## Required work
From the listing below, pull out every line that contains the word "foreground", treating uppercase and lowercase letters as different.

## Data for this task
⟨
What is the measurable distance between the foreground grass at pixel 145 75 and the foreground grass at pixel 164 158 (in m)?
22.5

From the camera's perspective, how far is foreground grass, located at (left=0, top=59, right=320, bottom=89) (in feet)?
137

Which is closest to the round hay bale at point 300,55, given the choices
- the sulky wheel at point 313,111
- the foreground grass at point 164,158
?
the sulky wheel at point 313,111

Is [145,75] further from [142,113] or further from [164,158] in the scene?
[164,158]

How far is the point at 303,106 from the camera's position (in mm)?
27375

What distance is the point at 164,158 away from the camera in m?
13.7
⟩
⟨
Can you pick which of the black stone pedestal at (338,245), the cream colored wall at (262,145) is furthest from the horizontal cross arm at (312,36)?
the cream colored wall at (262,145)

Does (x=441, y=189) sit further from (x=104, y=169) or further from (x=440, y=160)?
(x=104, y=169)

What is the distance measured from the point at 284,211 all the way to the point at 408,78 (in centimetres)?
⟩
## Result for this task
What is the measurable distance between the foreground grass at pixel 145 75 and the foreground grass at pixel 164 158 (in m)?
From the camera's perspective, how far is foreground grass, located at (left=0, top=59, right=320, bottom=89) (in feet)?
- the foreground grass at point 164,158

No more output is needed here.